A head and shoulders portrait of Samuel Kier.
A head and shoulders portrait of Samuel Kier.
Salt wells were drilled frequently throughout northwestern Pennsylvania in the early 1800s. Laborer James Kennedy worked on salt wells near Tarentum remembering that "[The oil] had never been seen in salt wells [in other regions], and they were afraid that it might ruin the salt works... It just came right up and out of the ground along with the salt water as it was pumped by the engine. It got to be a nuisance, for we were after salt water then, and didn't want anything else." Kennedy and many others didn't yet understand the value of the troublesome crude oil.

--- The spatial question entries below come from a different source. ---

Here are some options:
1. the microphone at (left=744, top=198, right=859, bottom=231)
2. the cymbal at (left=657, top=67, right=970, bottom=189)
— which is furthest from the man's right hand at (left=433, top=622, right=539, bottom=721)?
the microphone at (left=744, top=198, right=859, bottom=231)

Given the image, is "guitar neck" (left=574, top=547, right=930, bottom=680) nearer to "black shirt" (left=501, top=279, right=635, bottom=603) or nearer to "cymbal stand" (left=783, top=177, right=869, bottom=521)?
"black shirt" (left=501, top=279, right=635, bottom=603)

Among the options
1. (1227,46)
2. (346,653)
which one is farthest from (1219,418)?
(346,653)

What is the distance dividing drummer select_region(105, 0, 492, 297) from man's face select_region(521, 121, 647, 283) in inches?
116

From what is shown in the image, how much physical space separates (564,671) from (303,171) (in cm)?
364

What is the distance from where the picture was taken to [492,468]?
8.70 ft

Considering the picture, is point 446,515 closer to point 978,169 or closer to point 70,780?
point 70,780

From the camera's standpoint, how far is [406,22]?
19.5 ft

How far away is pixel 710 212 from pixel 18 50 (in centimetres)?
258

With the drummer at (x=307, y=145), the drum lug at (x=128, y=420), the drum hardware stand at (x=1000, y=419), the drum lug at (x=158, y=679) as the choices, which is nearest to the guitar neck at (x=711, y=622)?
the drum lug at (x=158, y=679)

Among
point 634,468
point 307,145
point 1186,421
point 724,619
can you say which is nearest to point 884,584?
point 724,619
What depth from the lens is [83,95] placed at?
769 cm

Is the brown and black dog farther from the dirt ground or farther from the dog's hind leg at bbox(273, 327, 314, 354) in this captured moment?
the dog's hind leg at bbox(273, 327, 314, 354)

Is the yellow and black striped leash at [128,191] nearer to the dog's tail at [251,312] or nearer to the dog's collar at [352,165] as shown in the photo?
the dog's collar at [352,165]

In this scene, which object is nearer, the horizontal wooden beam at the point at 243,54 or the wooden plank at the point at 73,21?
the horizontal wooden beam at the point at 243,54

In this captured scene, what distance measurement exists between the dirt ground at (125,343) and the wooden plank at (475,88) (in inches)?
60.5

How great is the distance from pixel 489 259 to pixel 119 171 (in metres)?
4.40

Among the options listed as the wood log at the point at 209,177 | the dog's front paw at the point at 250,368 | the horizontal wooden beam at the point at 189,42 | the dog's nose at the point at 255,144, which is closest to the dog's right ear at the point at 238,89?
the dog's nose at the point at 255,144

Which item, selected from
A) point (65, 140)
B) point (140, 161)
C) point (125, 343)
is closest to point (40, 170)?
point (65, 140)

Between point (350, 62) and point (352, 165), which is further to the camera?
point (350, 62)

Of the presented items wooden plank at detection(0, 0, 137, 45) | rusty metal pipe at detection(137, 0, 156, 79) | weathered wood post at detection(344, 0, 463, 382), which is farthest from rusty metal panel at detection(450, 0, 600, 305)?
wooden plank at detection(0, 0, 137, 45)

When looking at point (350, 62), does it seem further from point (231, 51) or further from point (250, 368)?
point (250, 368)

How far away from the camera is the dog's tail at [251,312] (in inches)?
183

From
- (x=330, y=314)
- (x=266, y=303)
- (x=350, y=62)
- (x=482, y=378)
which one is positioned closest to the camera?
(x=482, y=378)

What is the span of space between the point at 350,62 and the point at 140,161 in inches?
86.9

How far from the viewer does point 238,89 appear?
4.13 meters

By 1845 the salt mining process was refined to better manage the oil problem. Brine was pumped into a large separating tank; the oil would rise to the top, and salty water would be drained from the bottom of the tank. Frequently the oil would overflow the tank and run into nearby waterways. Many residents recall when boys in Tarentum ignited the spilled oil. Local residents like James Kennedy soon realized its potential and began selling oil to local users. Soon, many people living in Tarentum were using rock oil for illumination. Though it would still take time until the resource was expanded to a wider market, other entrepreneurs gradually realized oil's potential. A well owned by Samuel Kier produced one barrel per day, which sold as an illuminant for seven dollars. Along with many others, his enterprising nature helped establish the value of the commodity that they had overlooked.